My mother cooked a hearty meal for her, but she didn't eat it. All she wanted to do was sleep.
"For how long?" I asked her.
"Forever," she said.
"There's hot water. Do you want a bath?"
"Sleep," she said.
"Are you going to give up?"
She thought for a moment, then shook her head.
"When do you want to leave?"
"Wake me in five hours, please."
She fell asleep in the chair. She had frostbite on her cheeks.
I went outside and fed her dogs. I kept track of the time and got her up in five hours. She ate two bowls of soup, and I made her some moose sandwiches.
"I've run in some races," I told her. "But they were nothing like the Iditarod, of course. Tell me about the Iditarod."

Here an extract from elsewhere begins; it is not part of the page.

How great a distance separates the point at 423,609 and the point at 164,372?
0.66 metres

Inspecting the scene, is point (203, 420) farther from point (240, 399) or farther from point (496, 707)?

"You bounce along on a rough trail," she said. "Sometimes on no trail at all. A wild wind blows in your face and the temperature is forty below. With the wind, it could be one hundred below. You freeze and think you are going to die and wish you would. You sleep four hours a day. You wake up and make a fire and feed a dozen dogs. You examine their feet and legs and boots. You harness them to a towline. It snows. The snow turns into a blizzard.
"Comes another day. It's the same but different. You climb a steep hill, too steep for the dogs, so you get off the sled and push. The dogs want to lie down. You urge them on. Over the hill the trail plunges down, back and forth. You stand on the brake. You put out the snow anchor, but the sled races on while you grit your teeth. Then there's another day. The same but not the same."
Her face was pale under the skin that the cold had blackened.
The sun came up and she got on her sled. The dogs lunged against their harness. I watched her disappear in the falling snow. With all my heart, despite what she had told me, I wished I was on the sled racing for Nome.
Then something strange happened. That night wh
ile we were eating supper, Bill Weiss, president of the Empire Canning Company, and Frank Gibson, owner of the Gem Café, appeared.
"Every year," Mr. Weiss said to us, "we enter a driver in the Iditarod."
"We have entered six drivers, but none of them has won," Mr. Gibson said. "In fact, none of them has ever finished the race. It's not very good for Ikuma. Gives Ikuma a bad name."
Mr. Weiss said to my father, "We've heard about the races you've been winning around here."
"Quite a record you've established," Mr. Gibson said.
"We've been wondering if we could enter you in next year's Iditarod," Mr. Weiss said suddenly.
My father was startled.
Mr. Gibson said, "The first prize is fifty thousand dollars. There are other prizes, too. One hundred and fifty thousand in prizes."
My father was silent. Money did not mean anything to him. He thought the white man was crazy, talking money all the time. If my father could gather warm parkas for his family, boots that kept the water out, dry wood for the stove, enough seal and fish to last the winter, then he was a happy man and made us happy.
Mr. Weiss seemed to know this. He was half Eskimo and half Tlingit Indian. It was the Tlingit part that had made him rich.
"It's not the money so much," he said. "It's the test. In the Iditarod a man finds out who he is and what he is. It's a test of bravery."
My father rubbed his bad hand against his chin, a sudden glint in his eyes.
Then Frank Gibson said that they would pay for everything—supplies, food for the driver, food for the dogs, food drops at the checkpoints. "Everything. A dog team, if necessary."
"It takes a year to train for the Iditarod," Mr. Weiss said. "You'll be on the payroll of the Empire Canning Company, the same as always, but you'll spend ten hours a day on the trail, getting your team in shape."
My father was dumbfounded. He stared at the two men.